Black-Box Skill Invocation

Problem

When agents collaborate by sharing skills, the typical approach exposes implementation details: source code, prompts, internal logic, and model configurations. This creates knowledge leakage — a collaborator's agent can learn and replicate proprietary workflows after a single interaction.

Traditional mitigations (NDAs, API gateways, access control lists) constrain humans but do not constrain agent memory. Once an agent observes implementation details during collaboration, the knowledge cannot be "unlearned."

Solution

Separate what a skill can do from how it works at the protocol level:

Schema-only discovery: Peers discover skill capabilities through input/output schema contracts (name, description, parameter types, return types, minimum trust tier). Implementation code, prompts, and internal logic are never transmitted.
Remote execution, local processing: The skill runs on the provider's machine. The caller sends structured input and receives structured output.
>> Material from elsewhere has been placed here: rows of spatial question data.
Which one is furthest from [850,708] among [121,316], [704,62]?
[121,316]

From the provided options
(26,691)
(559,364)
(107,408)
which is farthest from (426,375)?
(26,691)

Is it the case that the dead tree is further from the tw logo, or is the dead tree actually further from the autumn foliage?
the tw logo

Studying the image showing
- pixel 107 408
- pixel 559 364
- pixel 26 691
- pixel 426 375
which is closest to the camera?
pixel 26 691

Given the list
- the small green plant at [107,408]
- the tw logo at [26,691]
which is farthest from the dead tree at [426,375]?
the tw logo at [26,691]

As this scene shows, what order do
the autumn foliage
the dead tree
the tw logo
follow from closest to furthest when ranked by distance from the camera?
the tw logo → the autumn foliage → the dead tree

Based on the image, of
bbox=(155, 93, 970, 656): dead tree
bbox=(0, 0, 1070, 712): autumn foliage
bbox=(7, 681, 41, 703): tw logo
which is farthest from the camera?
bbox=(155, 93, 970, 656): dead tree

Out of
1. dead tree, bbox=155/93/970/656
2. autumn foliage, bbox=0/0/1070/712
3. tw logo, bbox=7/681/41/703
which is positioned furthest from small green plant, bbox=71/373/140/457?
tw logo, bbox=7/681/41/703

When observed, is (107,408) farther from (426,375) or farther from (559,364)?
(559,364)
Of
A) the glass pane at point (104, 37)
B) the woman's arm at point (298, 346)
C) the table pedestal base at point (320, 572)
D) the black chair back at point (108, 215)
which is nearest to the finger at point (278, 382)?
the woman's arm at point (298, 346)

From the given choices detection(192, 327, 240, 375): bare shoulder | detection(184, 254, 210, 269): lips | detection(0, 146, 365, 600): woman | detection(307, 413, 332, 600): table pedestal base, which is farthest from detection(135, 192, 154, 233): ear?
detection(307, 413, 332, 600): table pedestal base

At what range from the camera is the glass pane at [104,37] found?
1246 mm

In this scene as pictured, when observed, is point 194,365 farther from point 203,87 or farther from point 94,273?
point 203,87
No intermediate state, chain-of-thought, or model artifacts cross the boundary.
Uniform error responses: Hidden skills, nonexistent skills, and trust-insufficient skills all return the same generic error ("Unknown skill"), preventing existence enumeration.
Revocable trust tiers: Access is granted per collaboration, not permanently. Trust automatically downgrades when the task objective completes, ensuring short-term collaboration does not become long-term access.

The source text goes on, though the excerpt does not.